Fuente: Journal of applied polymer Lugar: RESEARCH ARTICLE AM silicone functional performance can remain robust against exposure to toluene, a common industrial solvent. AM silicones rapidly absorbed toluene and swelled, impacting load response. Compression did not affect uptake rates but slowed outgassing and pinned the enlarged material. After complete toluene removal, the AM silicones recovered their shape and mechanical performance, depending on toluene exposure concentrations and applied compressive stress.


ABSTRACT
Silicone elastomers have advantageous physical properties and are widely used in various applications. Additive manufacturing (AM) of silicones provides additional utility by enabling tunable mechanical and functional properties. However, the performance of these elastomers deteriorates over time with exposure to environmental stressors. Organic solvents and volatile organic compounds (VOCs) are stressors that can cause dimensional changes to silicones with exposure and impact the overall function. Yet, the effects of such exposure on mechanical performance, including load response (LR), are not well understood. In this study, we investigated the impact of a nonpolar solvent, toluene, on AM silicone material properties and compressive load.

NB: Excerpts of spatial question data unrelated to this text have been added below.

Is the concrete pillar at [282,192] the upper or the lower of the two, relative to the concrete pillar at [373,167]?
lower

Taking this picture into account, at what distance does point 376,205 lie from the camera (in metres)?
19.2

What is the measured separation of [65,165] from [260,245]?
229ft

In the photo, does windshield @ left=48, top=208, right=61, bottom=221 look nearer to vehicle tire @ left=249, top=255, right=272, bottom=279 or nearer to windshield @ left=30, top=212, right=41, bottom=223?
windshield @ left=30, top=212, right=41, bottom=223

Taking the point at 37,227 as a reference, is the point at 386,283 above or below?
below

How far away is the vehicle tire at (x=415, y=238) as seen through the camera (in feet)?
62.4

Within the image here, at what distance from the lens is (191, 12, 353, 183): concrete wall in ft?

We observed that AM silicones rapidly absorbed toluene and swelled, leading to an increase in relative LR. Toluene concentration and compression did not affect uptake or swelling rates. In contrast, outgassing rates were slower for compressed coupons compared to uncompressed specimens, attributed to geometric constraints and polymer network changes impacting toluene diffusion outward. Compression also pinned the AM silicones at an enlarged state, significantly reducing relative LR after outgassing. Depending on toluene concentrations and compression, AM silicones can remain robust against toluene exposure and recover their initial printing geometry and mechanical performance after toluene outgassing and polymer relaxation.